Le Président de Madagascar, Andry Rajoelina, et le Premier ministre de la République de Maurice, Pravind Jugnauth

En ce mois de mars 2019 qui tire à sa fin, Madagascar en est à la seconde partie de sa quatrième république, avec un nouveau président de la république élu. Des perspectives de vivre un mieux-être dans la paix et la sécurité, pour la majorité des Malagasy, se dessinent. Toutefois, et encore une fois, nous nous trompons toujours de méthode. Et je vais expliquer, ici, pourquoi et donner la seule et unique solution pour espérer un développement à très court terme. Sinon, tout ne sera que poursuite du vent comme l’a prédit l’Ecclésiaste dans la Bible.

N’en déplaise aux habituels adorateurs du veau d’or, à travers leur sempiternelle ritournelle « ny filoha hajaina » (président vénéré) appliquée et entendue depuis Philibert Tsiranana mais n’ayant pas développé la nation malagasy pour autant, ce qu’il faudrait pour Madagascar, avant tout projet de société, avant tout « velirano » -qui n’ont rien de mal en eux-mêmes- c’est une réelle révolution culturelle. Certes, ce terme fait automatiquement référence au mouvement pour la lutte idéologique et politique déclenchée en Chine, en 1966, par Mao Zedong. Mais, appliquée au pauvre Madagascar d’aujourd’hui, je veux parler d’une transformation d’envergure au niveau du volet sociétal et celui de la Culture qui, elle, constitue un ensemble de choses acquises, intégrées.
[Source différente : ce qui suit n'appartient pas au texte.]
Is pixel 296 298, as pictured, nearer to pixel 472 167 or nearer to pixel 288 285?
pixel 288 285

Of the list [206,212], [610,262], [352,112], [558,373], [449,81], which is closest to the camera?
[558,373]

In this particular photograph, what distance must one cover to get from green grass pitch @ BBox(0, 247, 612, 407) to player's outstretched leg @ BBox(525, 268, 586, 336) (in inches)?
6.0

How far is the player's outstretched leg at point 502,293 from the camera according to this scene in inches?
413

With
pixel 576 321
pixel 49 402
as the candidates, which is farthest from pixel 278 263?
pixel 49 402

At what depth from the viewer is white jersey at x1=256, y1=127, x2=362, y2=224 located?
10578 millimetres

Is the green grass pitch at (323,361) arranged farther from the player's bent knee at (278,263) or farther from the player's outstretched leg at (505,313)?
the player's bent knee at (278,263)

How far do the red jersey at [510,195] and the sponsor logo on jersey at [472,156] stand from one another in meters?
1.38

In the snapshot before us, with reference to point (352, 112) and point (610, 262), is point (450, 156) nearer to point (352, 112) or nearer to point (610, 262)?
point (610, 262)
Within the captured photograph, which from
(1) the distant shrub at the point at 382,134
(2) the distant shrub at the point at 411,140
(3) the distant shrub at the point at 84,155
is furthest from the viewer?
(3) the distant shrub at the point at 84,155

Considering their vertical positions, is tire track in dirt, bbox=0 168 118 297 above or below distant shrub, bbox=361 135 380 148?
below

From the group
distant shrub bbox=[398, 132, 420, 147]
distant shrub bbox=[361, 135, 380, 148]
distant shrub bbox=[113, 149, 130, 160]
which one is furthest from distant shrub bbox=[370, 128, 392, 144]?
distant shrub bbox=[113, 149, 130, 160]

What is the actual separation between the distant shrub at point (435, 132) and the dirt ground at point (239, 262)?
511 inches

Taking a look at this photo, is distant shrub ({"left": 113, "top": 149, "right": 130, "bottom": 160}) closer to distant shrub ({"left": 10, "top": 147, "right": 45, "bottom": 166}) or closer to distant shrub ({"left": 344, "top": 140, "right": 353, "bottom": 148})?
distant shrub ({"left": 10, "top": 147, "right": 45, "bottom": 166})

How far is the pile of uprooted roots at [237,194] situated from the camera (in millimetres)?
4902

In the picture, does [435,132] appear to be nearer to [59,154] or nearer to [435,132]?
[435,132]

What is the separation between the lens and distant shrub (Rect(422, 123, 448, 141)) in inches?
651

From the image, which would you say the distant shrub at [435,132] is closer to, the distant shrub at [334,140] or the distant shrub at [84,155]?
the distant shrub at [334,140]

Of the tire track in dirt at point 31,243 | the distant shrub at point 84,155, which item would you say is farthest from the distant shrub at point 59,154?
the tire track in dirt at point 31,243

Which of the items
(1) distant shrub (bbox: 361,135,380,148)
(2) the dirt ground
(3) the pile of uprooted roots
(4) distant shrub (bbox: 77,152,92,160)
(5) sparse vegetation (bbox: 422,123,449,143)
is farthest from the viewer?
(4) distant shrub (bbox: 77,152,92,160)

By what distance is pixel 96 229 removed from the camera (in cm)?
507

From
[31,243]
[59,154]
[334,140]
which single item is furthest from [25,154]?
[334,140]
J’ai horreur de comparer l’incomparable, genre vouloir faire d’Antananarivo, un Paris voire un New York ou même un Rio de Janeiro. Oui, on peut construire le même genre d’infrastructures immobilières et routières qui se trouvent dans ces trois mégapoles, dans la Capitale malagasy, mais rien ne changera vraiment tant que la population tananarivienne (3 millions d’âmes, avec énormément d’exilés ruraux fuyant plus l’insécurité dans leur « Tanindrazana » que leur pauvreté endémique au fil du temps) ne sera pas éduquée pour respecter les lois ; tant que ceux qui ont pour métier de la faire respecter ne le font pas et tant que les premiers responsables demeureront « désinvoltes » face à une situation de délabrement social et culturel flagrant. Voici ce que j’ai constaté de visu sur l’avenue de l’Indépendance que j’ai traversé en automobile avant-hier lundi, à 18h30 : aucun éclairage public existant. Or, croyez-moi : sur cette large artère, toujours animée malgré une pénombre de tous les dangers, personne n’irait voler les panneaux solaires ou les batteries solaires de poteaux avec lampe Led utilisant l’énergie du soleil. Cela ne coûterait même pas 400 millions d’ariary pour électrifier, avec cette énergie renouvelable -et pour deux ans sans entretien minimum-, jusque la rue parallèle passant devant le lycée Jean Joseph Rabearivelo. Alors, qui sont les vrais ennemis de la Capitale et de son Développement ? De nos jours, c’est la mairesse, Lalao Rakotonirainy épouse Ravalomanana, en fin de mandat et son équipe. Elle devrait mettre en pratique mon idée… lumineuse si elle entend sortir par la grande porte de son passage à l’hôtel de ville reconstruite grâce à Andry Rajoelina. Cette installation d’éclairage solaire de la première avenue d’Antananarivo, loin des délestages, dénoterait surtout une ferme volonté d’en finir avec l’insécurité urbaine. Mais…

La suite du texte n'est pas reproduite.